Have Learning Analytics Dashboards Lived Up to the Hype? A Systematic
Review of Impact on Students' Achievement, Motivation, Participation and
Attitude
- URL: http://arxiv.org/abs/2312.15042v1
- Date: Fri, 22 Dec 2023 20:12:52 GMT
- Title: Have Learning Analytics Dashboards Lived Up to the Hype? A Systematic
Review of Impact on Students' Achievement, Motivation, Participation and
Attitude
- Authors: Rogers Kaliisa, Kamila Misiejuk, Sonsoles L\'opez-Pernas, Mohammad
Khalil, Mohammed Saqr
- Abstract summary: There is no evidence to support the conclusion that learning analytics dashboards (LADs) have lived up to the promise of improving academic achievement.
LADs showed a relatively substantial impact on student participation.
To advance the research line for LADs, researchers should use rigorous assessment methods and establish clear standards for evaluating learning constructs.
- Score: 0.0
- License: http://creativecommons.org/licenses/by/4.0/
- Abstract: While learning analytics dashboards (LADs) are the most common form of LA
intervention, there is limited evidence regarding their impact on students
learning outcomes. This systematic review synthesizes the findings of 38
research studies to investigate the impact of LADs on students' learning
outcomes, encompassing achievement, participation, motivation, and attitudes.
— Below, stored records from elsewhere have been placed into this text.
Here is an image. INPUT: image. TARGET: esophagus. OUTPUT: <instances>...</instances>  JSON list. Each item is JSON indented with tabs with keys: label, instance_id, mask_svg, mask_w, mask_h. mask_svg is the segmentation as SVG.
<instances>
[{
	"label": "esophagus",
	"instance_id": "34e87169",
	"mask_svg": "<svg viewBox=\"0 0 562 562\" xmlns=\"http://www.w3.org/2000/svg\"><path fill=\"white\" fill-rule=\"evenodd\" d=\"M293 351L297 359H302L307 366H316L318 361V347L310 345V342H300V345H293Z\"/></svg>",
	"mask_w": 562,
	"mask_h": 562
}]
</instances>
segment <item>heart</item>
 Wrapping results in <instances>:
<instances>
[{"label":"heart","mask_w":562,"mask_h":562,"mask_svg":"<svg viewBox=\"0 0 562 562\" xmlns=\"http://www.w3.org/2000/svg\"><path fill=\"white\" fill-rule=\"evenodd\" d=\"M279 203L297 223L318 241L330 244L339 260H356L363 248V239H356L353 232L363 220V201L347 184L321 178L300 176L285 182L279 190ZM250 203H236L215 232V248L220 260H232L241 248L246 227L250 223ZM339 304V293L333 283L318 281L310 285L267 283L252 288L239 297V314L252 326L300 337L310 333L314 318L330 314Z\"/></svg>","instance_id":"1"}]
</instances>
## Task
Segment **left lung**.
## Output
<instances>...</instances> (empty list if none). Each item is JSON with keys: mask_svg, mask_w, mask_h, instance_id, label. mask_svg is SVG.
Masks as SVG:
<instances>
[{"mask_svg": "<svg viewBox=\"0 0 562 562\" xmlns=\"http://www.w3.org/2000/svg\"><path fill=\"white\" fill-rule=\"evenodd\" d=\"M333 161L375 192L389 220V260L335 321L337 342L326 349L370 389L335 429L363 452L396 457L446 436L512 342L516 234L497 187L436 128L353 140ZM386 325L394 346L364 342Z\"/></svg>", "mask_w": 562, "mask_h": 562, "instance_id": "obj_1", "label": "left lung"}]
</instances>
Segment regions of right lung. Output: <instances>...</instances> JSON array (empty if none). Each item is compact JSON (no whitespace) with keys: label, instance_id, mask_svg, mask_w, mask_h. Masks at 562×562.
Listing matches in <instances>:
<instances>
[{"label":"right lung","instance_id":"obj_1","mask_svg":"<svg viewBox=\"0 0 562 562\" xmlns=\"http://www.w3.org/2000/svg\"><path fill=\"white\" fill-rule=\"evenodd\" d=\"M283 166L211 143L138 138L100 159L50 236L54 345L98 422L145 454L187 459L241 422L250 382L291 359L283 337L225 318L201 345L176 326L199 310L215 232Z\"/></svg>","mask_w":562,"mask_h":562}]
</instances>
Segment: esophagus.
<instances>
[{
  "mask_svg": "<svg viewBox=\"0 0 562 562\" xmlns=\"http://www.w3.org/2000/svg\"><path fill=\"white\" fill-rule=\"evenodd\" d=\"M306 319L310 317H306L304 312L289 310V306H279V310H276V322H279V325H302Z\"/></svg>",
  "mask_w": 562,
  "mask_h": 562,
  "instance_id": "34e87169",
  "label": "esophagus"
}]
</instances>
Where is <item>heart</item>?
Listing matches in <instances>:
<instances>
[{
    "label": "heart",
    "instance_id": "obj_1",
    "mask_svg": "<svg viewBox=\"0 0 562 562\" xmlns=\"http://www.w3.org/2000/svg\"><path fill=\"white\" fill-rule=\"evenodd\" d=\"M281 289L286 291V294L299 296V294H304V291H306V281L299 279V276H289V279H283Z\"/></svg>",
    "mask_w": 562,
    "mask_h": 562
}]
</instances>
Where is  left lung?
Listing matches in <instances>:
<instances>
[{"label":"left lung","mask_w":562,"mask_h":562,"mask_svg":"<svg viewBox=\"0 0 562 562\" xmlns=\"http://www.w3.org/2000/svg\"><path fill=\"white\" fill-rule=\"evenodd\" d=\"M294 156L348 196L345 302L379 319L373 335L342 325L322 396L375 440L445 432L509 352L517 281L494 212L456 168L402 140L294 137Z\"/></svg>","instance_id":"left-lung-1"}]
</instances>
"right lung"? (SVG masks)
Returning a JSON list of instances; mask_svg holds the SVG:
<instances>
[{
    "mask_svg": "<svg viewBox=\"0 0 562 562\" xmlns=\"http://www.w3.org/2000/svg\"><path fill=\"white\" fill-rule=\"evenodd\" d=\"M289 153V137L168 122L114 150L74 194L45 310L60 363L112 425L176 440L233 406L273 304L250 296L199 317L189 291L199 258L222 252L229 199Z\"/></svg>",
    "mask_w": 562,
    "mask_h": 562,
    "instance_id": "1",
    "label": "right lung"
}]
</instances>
As we currently stand, there is no evidence to support the conclusion that LADs
have lived up to the promise of improving academic achievement. Most studies
reported negligible or small effects, with limited evidence from well-powered
controlled experiments. Many studies merely compared users and non-users of
LADs, confounding the dashboard effect with student engagement levels.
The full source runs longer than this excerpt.